Abstract
Background:
Data collectors play a vital role in producing scientific knowledge. They are also an important component in understanding the practice of bioethics. Yet, very little attention has been given to their everyday experiences or the context in which they are expected to undertake these tasks. This paper argues that while there has been extensive philosophical attention given to ’the what’ and ‘the why’ in bioethics – what action is taken place and why – these should be considered along ‘the who’ – who are the individuals tasked with bioethics and what can their insights bring to macro-level and abstract discussions of bioethics. The paper draws on the philosophical theories of Paul Ricoeur, which compliments a sociological examination of data collectors’ experiences and use of their agency coupled with a concern for contextual and institutional factors in which they worked.
Objective:
To explore the tensions in data collectors’ everyday research experiences and contexts, and examine the features which they presented as shaping their bioethical practice, by drawing on ethnographic and interview data and insights gained through graphic elucidation techniques. To also demonstrate the value of exploring data collectors views and unique insights that they bring to our understanding of bioethics in practice.
Methods:
The findings were based on an ethnography conducted in western Kenya with data collected over a 2-year period (2007-2009). The study examined data collectors involved in five different medical research projects which varied by their research design and their disease focus. The projects involved different national and international research partners (with collaborations between academic institutions, public health bodies, pharmaceutical companies and non-government organizations). Data collectors were recruited locally, were from a predominant ethnicity and familiar with the cultural and geographic context, and all met minimum requirements for research institutions in relation to age and schooling levels. The study involved multiple methods, including observations, interviews and a graphic elucidation technique.
Results:
Data collectors’ practice of bioethics was shaped by their position at the frontline of face-to-face interactions with medical research participants and community members, alongside their own personal ethical values and motivations. Institutional interpretations of bioethics also imposed certain parameters on their bioethical practice but were generally peripheral to their sense of obligation and the expectations conferred in witnessing the needs and suffering of those they encountered during their research duties.

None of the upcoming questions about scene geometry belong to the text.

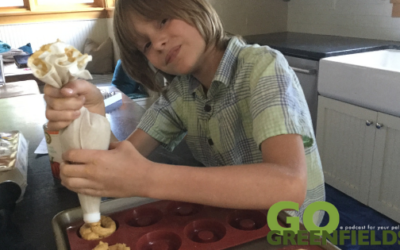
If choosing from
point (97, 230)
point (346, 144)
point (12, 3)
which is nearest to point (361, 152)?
point (346, 144)

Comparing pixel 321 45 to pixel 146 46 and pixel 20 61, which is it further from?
pixel 20 61

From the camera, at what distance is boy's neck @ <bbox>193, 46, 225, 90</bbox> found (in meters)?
0.90

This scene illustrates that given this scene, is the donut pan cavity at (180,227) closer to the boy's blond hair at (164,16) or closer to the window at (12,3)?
the boy's blond hair at (164,16)

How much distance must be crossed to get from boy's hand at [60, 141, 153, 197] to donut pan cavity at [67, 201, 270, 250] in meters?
0.08

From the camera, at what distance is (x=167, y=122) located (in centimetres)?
96

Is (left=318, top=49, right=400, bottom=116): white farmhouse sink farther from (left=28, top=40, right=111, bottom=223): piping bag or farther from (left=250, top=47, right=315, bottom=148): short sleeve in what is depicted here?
(left=28, top=40, right=111, bottom=223): piping bag

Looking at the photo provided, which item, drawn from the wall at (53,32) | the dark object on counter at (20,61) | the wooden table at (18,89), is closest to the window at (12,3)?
the wall at (53,32)

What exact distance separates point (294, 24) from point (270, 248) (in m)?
2.62

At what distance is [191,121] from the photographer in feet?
3.08

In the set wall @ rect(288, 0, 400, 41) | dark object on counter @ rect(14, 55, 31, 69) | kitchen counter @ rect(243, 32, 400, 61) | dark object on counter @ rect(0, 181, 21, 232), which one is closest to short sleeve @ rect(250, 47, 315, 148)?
dark object on counter @ rect(0, 181, 21, 232)

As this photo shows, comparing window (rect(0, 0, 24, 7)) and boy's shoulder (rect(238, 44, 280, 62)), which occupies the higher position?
window (rect(0, 0, 24, 7))

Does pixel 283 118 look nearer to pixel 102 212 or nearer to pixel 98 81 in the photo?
pixel 102 212

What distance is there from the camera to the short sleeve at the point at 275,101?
61 cm

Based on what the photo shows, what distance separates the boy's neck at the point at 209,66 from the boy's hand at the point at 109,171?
42cm
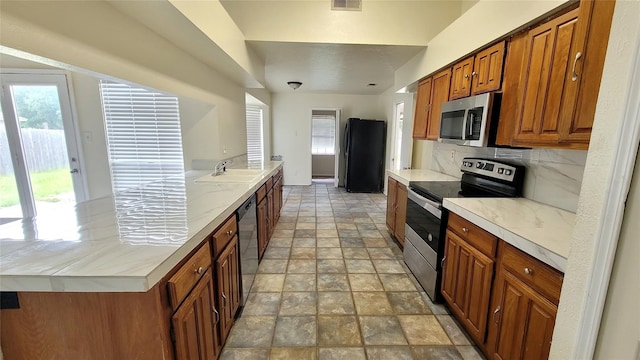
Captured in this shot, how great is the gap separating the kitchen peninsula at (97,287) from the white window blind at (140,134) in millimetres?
1863

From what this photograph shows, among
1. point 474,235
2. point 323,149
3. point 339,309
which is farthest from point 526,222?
point 323,149

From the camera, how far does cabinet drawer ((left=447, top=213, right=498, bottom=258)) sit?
1442 millimetres

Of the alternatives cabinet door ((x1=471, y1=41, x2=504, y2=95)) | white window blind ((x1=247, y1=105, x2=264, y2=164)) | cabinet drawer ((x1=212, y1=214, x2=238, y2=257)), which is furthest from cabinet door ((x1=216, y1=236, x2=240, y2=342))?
white window blind ((x1=247, y1=105, x2=264, y2=164))

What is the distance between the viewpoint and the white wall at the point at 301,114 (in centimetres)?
626

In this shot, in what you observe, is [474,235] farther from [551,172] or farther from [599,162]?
[599,162]

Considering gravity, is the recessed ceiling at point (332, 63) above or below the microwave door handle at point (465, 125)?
above

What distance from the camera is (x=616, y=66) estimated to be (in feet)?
2.05

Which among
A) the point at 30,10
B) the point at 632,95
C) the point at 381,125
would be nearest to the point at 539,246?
the point at 632,95

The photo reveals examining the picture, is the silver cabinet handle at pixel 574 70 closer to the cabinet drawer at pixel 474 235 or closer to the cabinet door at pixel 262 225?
the cabinet drawer at pixel 474 235

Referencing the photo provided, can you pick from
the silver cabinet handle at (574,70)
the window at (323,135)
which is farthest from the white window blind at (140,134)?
the window at (323,135)

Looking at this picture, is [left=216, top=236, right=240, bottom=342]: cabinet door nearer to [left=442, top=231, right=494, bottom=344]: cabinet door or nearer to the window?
[left=442, top=231, right=494, bottom=344]: cabinet door

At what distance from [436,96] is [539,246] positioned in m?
1.99

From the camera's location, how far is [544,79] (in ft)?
4.67

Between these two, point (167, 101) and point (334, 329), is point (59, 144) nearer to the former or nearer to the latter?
point (167, 101)
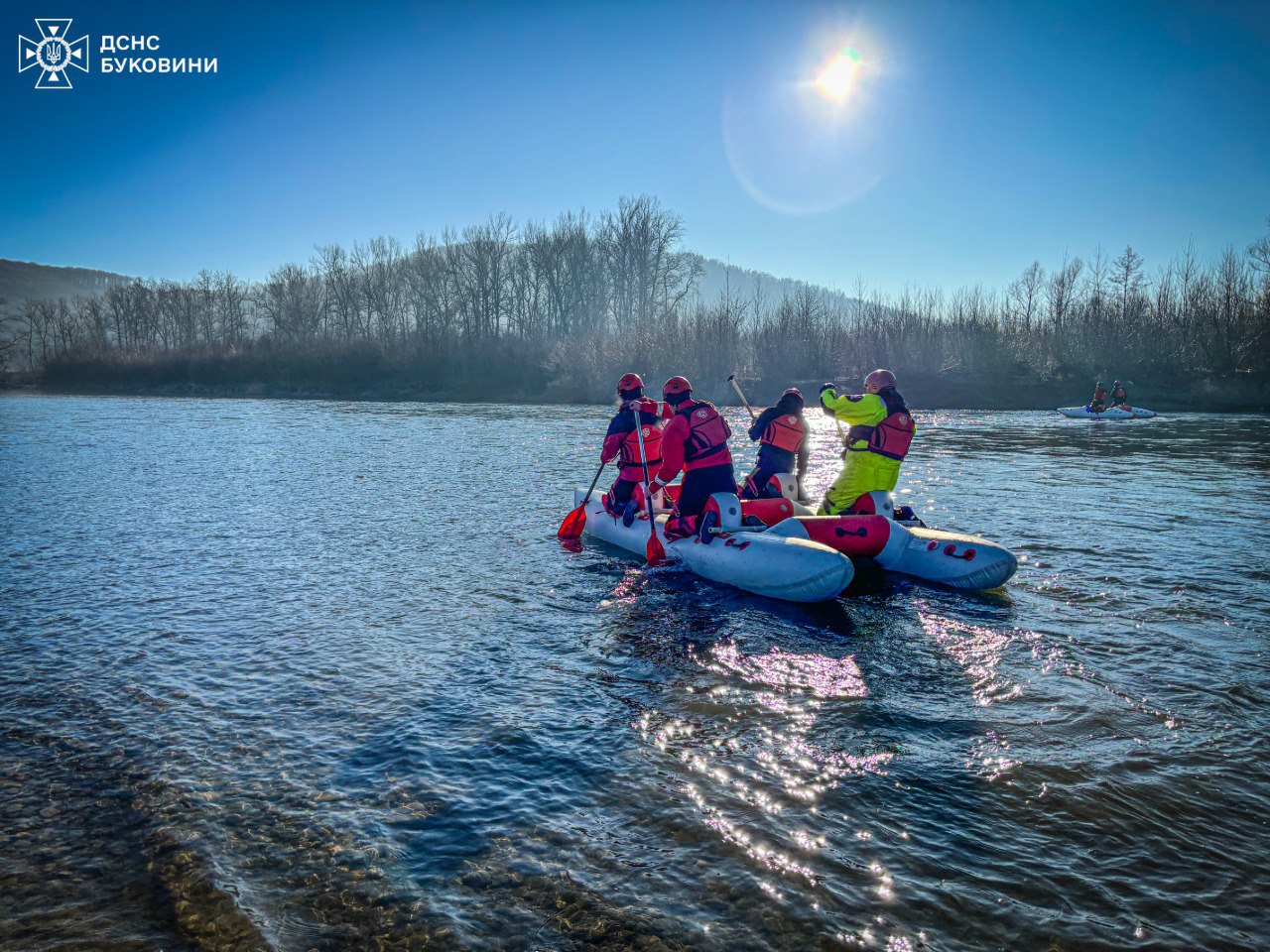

Although the principle of autonomy has dominated discussions of bioethics and gaining informed consent is seen as a central facet of ethical research by many research institutions, instead, data collectors were concerned with remedying the dilemmas they encountered through enacting their own interpretations of justice and beneficence and imposing their own agency on the circumstances, they experienced. Their practice of bioethics demonstrates their contribution to the conduct of research and the shortcomings of an over-emphasis on autonomy.
Available from:
Social Science and Medicine, 98, (2013), pp 361-370.